When dismissal is sought pursuant to section 2 — 615 of the Code, the only issue before the court is whether the complaint or a particular count thereof states a cause of action upon which relief can be granted. Kling v. Landry,
When the legal sufficiency of all or part of a complaint is challenged, all well-pleaded facts in the count of the complaint under attack are taken as true, and all reasonable inferences favorable to the plaintiff must be drawn from those facts. Id. In reviewing the sufficiency of a complaint, the court disregards all conclusions of law or fact unsupported by specific factual allegations upon which such conclusions rest. Id.
The interpretation of any contract is a question of law and is subject to de novo review.
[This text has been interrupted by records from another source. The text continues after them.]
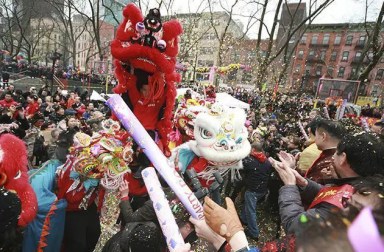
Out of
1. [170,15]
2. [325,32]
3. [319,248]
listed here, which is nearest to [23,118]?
[319,248]

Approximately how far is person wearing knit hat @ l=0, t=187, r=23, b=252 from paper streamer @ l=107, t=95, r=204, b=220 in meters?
0.77

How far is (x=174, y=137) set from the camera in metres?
4.12

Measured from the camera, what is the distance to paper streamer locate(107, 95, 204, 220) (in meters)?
1.54

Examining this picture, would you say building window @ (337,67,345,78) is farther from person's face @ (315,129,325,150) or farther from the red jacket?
person's face @ (315,129,325,150)

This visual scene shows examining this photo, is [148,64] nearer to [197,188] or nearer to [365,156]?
[197,188]

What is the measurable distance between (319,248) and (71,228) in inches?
83.5

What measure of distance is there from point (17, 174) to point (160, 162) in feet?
2.94

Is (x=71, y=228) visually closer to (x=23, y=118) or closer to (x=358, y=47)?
(x=23, y=118)

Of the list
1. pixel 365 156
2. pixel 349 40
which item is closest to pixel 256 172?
pixel 365 156

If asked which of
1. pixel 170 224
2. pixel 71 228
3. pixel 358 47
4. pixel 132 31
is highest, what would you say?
pixel 358 47

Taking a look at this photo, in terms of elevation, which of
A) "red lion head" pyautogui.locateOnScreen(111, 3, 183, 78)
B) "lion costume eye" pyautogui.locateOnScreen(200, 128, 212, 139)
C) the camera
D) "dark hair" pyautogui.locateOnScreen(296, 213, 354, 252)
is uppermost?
"red lion head" pyautogui.locateOnScreen(111, 3, 183, 78)

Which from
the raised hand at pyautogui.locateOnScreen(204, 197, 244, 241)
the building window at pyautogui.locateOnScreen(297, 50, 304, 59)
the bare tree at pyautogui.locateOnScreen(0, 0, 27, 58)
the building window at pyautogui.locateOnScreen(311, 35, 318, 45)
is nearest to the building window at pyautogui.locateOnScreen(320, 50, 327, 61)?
the building window at pyautogui.locateOnScreen(311, 35, 318, 45)

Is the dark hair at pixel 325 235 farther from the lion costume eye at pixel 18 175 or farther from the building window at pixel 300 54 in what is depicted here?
→ the building window at pixel 300 54

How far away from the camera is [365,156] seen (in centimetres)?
183
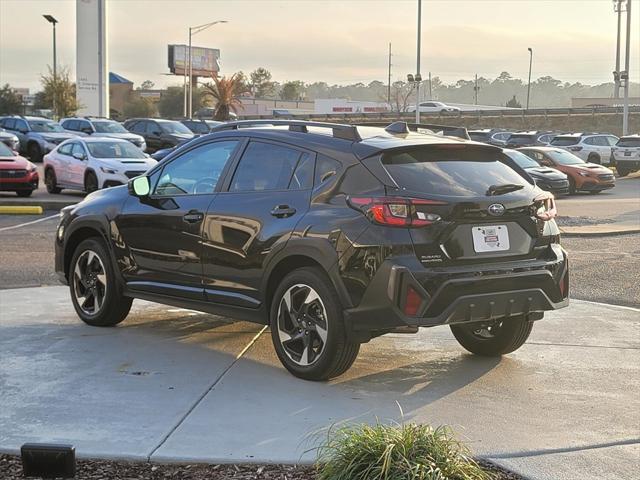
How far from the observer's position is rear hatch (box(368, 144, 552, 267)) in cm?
563

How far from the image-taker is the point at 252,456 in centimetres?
464

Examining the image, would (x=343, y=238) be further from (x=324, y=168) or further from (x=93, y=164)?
(x=93, y=164)

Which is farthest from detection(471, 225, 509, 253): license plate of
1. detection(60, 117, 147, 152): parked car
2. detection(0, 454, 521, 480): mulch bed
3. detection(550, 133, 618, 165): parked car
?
detection(550, 133, 618, 165): parked car

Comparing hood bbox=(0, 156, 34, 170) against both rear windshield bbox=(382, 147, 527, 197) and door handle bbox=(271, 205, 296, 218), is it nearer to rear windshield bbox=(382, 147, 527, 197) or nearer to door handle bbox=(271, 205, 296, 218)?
door handle bbox=(271, 205, 296, 218)

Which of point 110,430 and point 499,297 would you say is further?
A: point 499,297

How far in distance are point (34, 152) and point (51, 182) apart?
46.7ft

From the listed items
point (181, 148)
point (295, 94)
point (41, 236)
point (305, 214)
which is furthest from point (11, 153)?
point (295, 94)

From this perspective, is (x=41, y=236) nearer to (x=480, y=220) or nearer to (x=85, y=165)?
(x=85, y=165)

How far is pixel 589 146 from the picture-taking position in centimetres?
3897

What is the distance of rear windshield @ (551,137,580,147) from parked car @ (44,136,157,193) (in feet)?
74.9

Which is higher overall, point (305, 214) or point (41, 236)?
point (305, 214)

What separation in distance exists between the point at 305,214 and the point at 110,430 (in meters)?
1.99

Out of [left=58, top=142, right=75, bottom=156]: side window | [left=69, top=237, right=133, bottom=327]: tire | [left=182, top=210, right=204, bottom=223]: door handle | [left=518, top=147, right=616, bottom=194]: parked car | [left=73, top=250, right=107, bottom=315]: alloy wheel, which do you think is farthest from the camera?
[left=518, top=147, right=616, bottom=194]: parked car

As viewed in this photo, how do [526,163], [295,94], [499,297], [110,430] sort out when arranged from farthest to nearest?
1. [295,94]
2. [526,163]
3. [499,297]
4. [110,430]
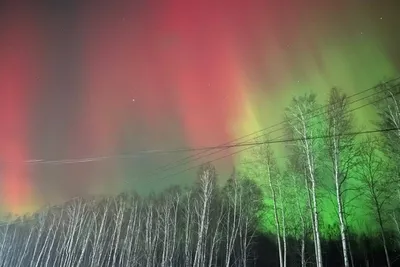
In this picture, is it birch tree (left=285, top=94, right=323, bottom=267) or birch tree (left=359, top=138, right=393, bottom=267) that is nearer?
birch tree (left=285, top=94, right=323, bottom=267)

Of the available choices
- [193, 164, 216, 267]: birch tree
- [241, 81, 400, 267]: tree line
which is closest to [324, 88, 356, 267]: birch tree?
[241, 81, 400, 267]: tree line

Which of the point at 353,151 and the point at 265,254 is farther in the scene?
the point at 265,254

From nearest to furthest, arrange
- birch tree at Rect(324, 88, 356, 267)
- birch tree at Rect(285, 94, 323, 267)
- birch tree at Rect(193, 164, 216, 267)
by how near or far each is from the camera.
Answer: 1. birch tree at Rect(324, 88, 356, 267)
2. birch tree at Rect(285, 94, 323, 267)
3. birch tree at Rect(193, 164, 216, 267)

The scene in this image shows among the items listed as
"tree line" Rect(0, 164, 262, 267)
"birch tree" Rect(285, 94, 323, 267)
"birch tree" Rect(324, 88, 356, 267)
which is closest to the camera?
"birch tree" Rect(324, 88, 356, 267)

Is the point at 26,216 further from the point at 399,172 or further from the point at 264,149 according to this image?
the point at 399,172

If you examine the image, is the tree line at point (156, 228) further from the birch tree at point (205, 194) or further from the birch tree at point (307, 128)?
the birch tree at point (307, 128)

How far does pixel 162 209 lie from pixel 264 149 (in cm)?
1627

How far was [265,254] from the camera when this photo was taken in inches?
1423

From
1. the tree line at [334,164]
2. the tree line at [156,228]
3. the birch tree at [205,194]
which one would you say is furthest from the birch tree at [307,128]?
the birch tree at [205,194]

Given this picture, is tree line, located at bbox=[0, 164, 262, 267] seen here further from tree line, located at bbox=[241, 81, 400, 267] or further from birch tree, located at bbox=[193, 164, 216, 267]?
tree line, located at bbox=[241, 81, 400, 267]

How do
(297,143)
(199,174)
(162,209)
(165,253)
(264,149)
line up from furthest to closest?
1. (162,209)
2. (165,253)
3. (199,174)
4. (264,149)
5. (297,143)

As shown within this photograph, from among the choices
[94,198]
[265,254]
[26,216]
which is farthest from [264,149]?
[26,216]

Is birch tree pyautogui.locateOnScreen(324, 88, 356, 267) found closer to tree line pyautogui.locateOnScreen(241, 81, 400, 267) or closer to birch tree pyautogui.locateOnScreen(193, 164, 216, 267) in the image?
tree line pyautogui.locateOnScreen(241, 81, 400, 267)

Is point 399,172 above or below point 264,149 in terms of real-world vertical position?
below
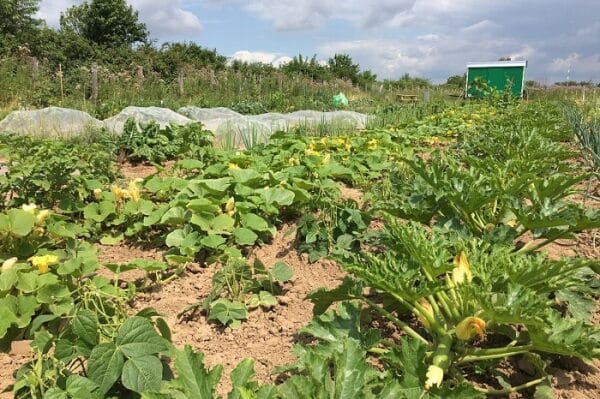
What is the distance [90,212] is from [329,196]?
151cm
Gallagher v. Lenart,
Here, the plain language of section 4.01 of the parties’ agreement provided that the majority shareholder could make a capital call only if the corporation’s costs, expenses, or charges exceeded its income and loan proceeds. Construed in the light most favorable to the plaintiff, his pleadings reveal that, between 2002 and 2007, the corporation had income of $143,753 and loan proceeds of $212,889, for a total of $356,642. For that same time frame, the corporation had expenses of $275,237. Thus, as expenses did not exceed income and loan proceeds, a capital call was not proper under the first paragraph of section 4.01.
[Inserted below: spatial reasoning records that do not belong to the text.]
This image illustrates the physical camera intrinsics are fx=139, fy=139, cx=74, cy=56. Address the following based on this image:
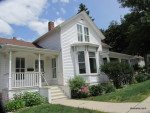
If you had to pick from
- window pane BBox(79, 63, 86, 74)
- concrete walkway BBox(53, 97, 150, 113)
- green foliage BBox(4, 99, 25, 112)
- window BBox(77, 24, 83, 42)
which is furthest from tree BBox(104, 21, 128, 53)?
green foliage BBox(4, 99, 25, 112)

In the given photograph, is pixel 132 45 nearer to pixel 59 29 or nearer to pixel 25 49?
pixel 59 29

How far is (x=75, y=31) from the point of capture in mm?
13977

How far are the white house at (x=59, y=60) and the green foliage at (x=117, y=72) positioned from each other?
1039 mm

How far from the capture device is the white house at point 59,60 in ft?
34.4

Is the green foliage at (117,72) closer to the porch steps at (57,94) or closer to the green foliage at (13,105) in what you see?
the porch steps at (57,94)

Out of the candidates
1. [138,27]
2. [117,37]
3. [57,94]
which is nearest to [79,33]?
[57,94]

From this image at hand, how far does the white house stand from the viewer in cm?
1048

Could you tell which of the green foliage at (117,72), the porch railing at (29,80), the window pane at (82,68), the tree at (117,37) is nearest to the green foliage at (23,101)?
the porch railing at (29,80)

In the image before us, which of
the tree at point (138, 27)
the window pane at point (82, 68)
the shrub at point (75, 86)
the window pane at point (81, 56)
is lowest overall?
the shrub at point (75, 86)

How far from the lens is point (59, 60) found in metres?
12.5

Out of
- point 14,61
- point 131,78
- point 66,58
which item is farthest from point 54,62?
point 131,78

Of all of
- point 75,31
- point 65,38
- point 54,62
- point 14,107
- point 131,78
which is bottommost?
point 14,107

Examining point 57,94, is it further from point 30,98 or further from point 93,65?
point 93,65

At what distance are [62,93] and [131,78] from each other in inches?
315
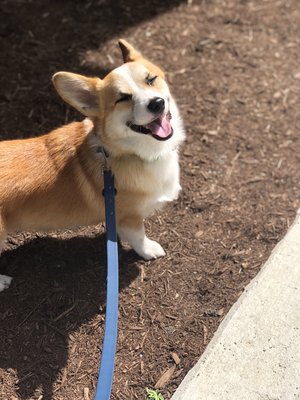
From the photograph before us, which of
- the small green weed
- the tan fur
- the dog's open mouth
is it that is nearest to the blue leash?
Answer: the tan fur

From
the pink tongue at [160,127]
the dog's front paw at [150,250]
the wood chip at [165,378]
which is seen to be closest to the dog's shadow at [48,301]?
the dog's front paw at [150,250]

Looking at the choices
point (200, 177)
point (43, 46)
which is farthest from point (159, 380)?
point (43, 46)

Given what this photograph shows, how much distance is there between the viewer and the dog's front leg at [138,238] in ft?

In so ruling, we note that the plaintiff insists that a capital call was proper because the loans to the corporation were legitimate expenses that had to be repaid. That may be true. However, the plain language of section 4.01 makes no reference to the legitimacy of the expenses. Rather, it references whether loan proceeds and income exceed expenses. As those revenues did not exceed expenses, a capital call was not proper under section 4.01.
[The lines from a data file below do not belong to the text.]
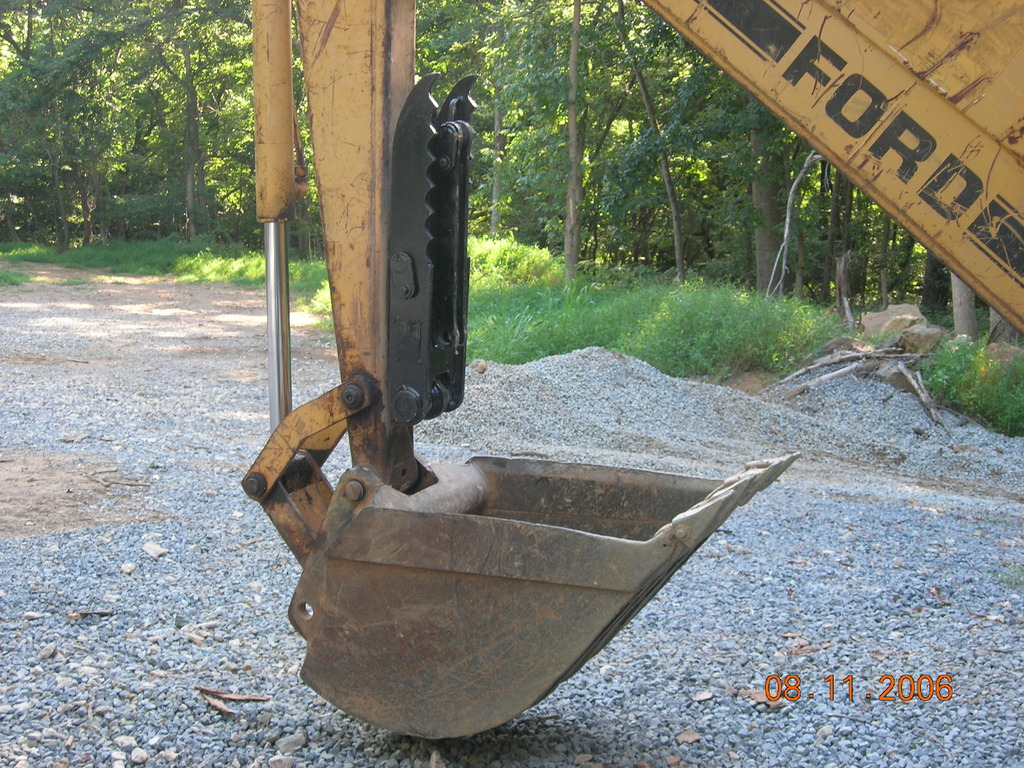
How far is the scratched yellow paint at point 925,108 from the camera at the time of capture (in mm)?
1747

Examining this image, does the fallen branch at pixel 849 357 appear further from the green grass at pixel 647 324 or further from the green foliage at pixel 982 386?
the green foliage at pixel 982 386

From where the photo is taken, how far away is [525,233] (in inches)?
1038

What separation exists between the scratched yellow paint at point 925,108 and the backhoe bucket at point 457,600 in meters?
0.74

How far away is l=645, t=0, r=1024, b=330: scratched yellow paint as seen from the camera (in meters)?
1.75

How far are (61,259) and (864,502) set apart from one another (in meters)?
24.2

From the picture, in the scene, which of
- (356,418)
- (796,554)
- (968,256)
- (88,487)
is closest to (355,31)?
(356,418)

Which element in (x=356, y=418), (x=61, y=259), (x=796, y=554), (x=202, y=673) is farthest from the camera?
(x=61, y=259)

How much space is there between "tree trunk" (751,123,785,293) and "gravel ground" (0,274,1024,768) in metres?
8.84

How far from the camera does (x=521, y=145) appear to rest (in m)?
16.3

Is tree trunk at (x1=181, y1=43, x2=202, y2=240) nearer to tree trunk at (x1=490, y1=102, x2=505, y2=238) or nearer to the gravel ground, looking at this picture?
tree trunk at (x1=490, y1=102, x2=505, y2=238)

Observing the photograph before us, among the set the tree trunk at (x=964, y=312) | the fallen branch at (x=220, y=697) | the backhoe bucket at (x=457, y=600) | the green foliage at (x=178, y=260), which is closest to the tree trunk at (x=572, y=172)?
the tree trunk at (x=964, y=312)

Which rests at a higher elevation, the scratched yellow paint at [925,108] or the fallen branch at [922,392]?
the scratched yellow paint at [925,108]

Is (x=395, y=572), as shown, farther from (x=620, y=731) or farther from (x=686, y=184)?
(x=686, y=184)
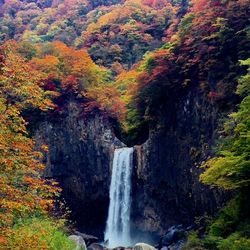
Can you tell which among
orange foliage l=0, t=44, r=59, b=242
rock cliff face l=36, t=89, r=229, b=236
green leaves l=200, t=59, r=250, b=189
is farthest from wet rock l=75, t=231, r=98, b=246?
orange foliage l=0, t=44, r=59, b=242

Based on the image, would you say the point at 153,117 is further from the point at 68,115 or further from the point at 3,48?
the point at 3,48

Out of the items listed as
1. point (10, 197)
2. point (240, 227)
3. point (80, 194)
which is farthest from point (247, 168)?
point (80, 194)

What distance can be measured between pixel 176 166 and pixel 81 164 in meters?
7.83

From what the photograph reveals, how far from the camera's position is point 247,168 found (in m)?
Answer: 12.3

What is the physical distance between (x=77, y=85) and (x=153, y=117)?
7.06 m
We also reject the plaintiffs argument that the outstanding loans should have been added to the expenses in calculating whether revenues exceeded expenses. In such a scenario, the plaintiff insists, expenses would exceed revenues. However, to interpret the contract as such would render meaningless the language in the contract that “proceeds of any loans made to the Corporation” are to be added to income. This construction would mean that every dollar added in revenues would automatically be offset by a dollar in expenses. We decline to adopt such a construction. See Fontana v. TLD Builders, Inc.,
Finally, we reject the plaintiffs argument that our interpretation of section 4.01 would mean that loans made to a corporation could never be repaid via a capital call. We need not address that hypothetical argument. See 1515 North Wells, L.P. v. 1513 North Wells, L.L.C.,
Affirmed.
Notes
Although the plaintiff also sued Euro World Wines, Inc., no appearance was filed on its behalf in the trial court. The dispute in the trial court, and on appeal, is solely between plaintiff Salce and defendants Saracco and Lackos.